Von der Entfernung her boten sich idealerweise Bassum und der SC Twistringen an – doch nach nur einer Trainingseinheit fiel die Wahl zügig auf die Lindenstadt. „In Bassum passte es sofort. Ich hatte auf Anhieb ein super Gefühl“, schwärmt Fröhlich – und sollte seine Entscheidung bislang auch keine Sekunde bereuen.

Seit knapp eineinhalb Jahren kickt das damalige „Winterschnäppchen“ nun für den TSV und gilt als bestens integriert. Trainer Torsten Klein lobt Fröhlich gar in höchsten Tönen: „Florian ist unser unumstrittener Zehner. Auf dieser Position ist er mit seiner technischen Beschlagenheit und Torgefährlichkeit enorm wertvoll für uns.“

Einzig die Ballverliebtheit seines Regisseurs lässt beim Coach ab und an den Blutdruck in die Höhe schnellen. „Aber da sind wohl alle Strategen gleich“, meint Klein lachend: „Sie sind manchmal zu verspielt, machen dann jedoch auch wieder außergewöhnliche Dinge. Das muss man halt im Paket kaufen.“

Fröhlich stimmt mit einem Schmunzeln zu: „In Tungeln lief jeder Angriff über mich. Da habe ich es mir angewöhnt, alles auf eigene Faust zu machen. Aber das stelle ich mit der Zeit wieder ab.“

Muss er vielleicht gar nicht. Schließlich gelten nahezu alle Dirigenten als positiv verrückt. Auch ein Johan Micoud forderte einst bei Werder stets das Leder – und am Ende sprang unter seiner Regie im Jahr 2004 das Double heraus.
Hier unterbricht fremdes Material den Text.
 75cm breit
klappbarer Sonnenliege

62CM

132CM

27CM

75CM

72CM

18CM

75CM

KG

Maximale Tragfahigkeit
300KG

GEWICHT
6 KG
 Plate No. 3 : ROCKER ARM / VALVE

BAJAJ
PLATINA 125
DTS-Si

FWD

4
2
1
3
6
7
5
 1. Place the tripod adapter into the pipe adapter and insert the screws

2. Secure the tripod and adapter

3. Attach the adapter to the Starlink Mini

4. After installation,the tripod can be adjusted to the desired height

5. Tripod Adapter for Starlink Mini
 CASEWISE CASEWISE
Doch obwohl Fröhlich ein glühender Fan der Grün-Weißen ist – Micoud gehört nicht zu seinen größten Vorbildern. „Als er in Bremen gespielt hat, war ich noch zu klein. Ich erinnere mich kaum an ihn“, erzählt Fröhlich: „Meine Lieblingsspieler sind deshalb eher Cristiano Ronaldo und Lionel Messi.“

An deren Niveau reicht der stolze Vater (am 26. Februar wurde Stammhalter Paul Fiete geboren) zwar nicht ganz heran, doch in der Bezirksliga zählt er allemal zu den „Großkopferten“.
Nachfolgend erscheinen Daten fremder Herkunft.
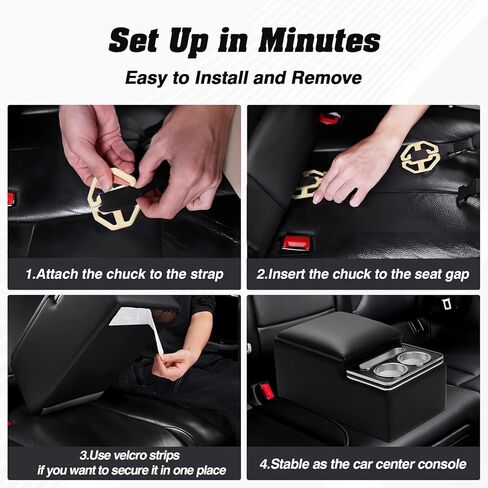 Set Up in Minutes

Easy to Install and Remove

1.Attach the chuck to the strap

2.Insert the chuck to the seat gap

3.Use velcro strips
if you want to secure it in one place

4.Stable as the car center console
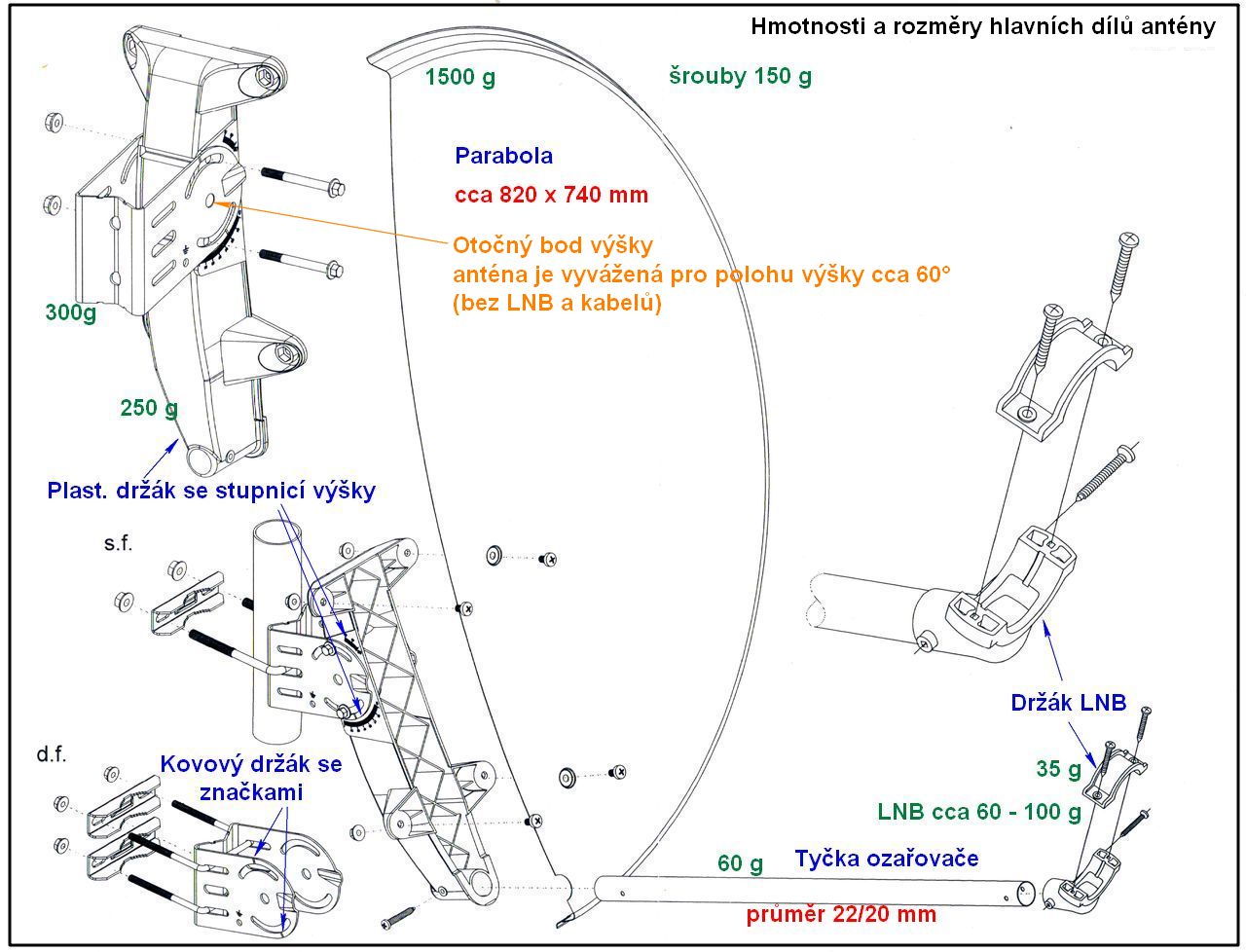 Hmotnosti a rozměry hlavních dílů antény

1500 g

šrouby 150 g

Parabola

cca 820 x 740 mm

Otočný bod výšky
anténa je vyvážená pro polohu výšky cca 60°
(bez LNB a kabelů)

300g

250 g

Plast. držák se stupnicí výšky

s.f.

d.f.

Kovový držák se značkami

Držák LNB

35 g

LNB cca 60 - 100 g

60 g

Tyčka ozařovače

průměr 22/20 mm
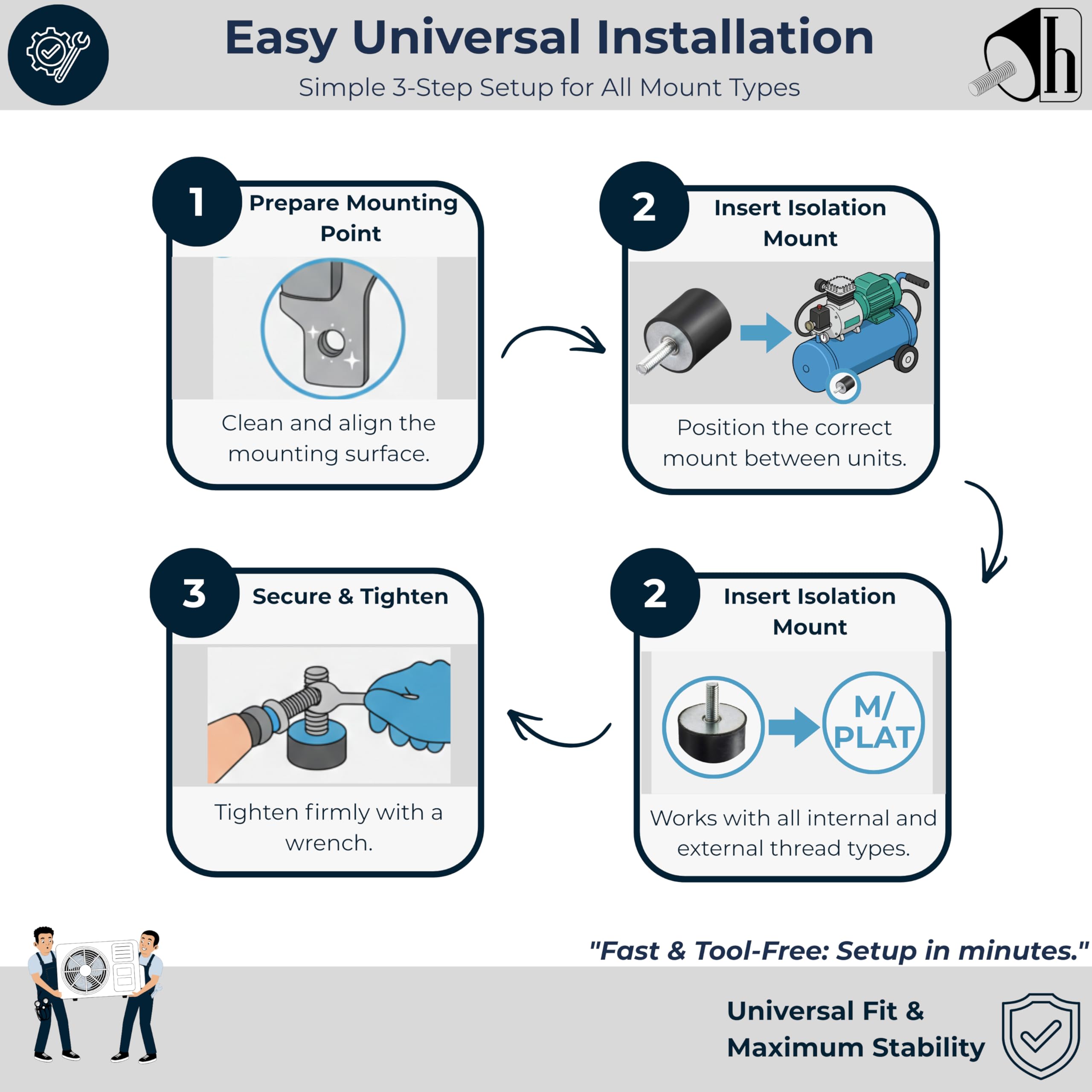 Easy Universal Installation

Simple 3-Step Setup for All Mount Types

h

1 Prepare Mounting Point

Clean and align the mounting surface.

2 Insert Isolation Mount

Position the correct mount between units.

2 Insert Isolation Mount

M/ PLAT

Works with all internal and external thread types.

3 Secure & Tighten

Tighten firmly with a wrench.

"Fast & Tool-Free: Setup in minutes."

Universal Fit & Maximum Stability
Wobei sich Fröhlich auch noch eine höhere Spielklasse „zutrauen würde. Aber dann schon gerne mit Bassum. Wenn wir in Zukunft noch etwas cooler unsere Chancen verwerten und ähnlich leidenschaftlich wie jüngst in Heiligenfelde auftreten, könnte die Aufstiegsrunde und vielleicht sogar die Landesliga zum Thema werden.“

Denkbar, mit einem Strategen wie Fröhlich sollte man den TSV besser auf der Rechnung haben.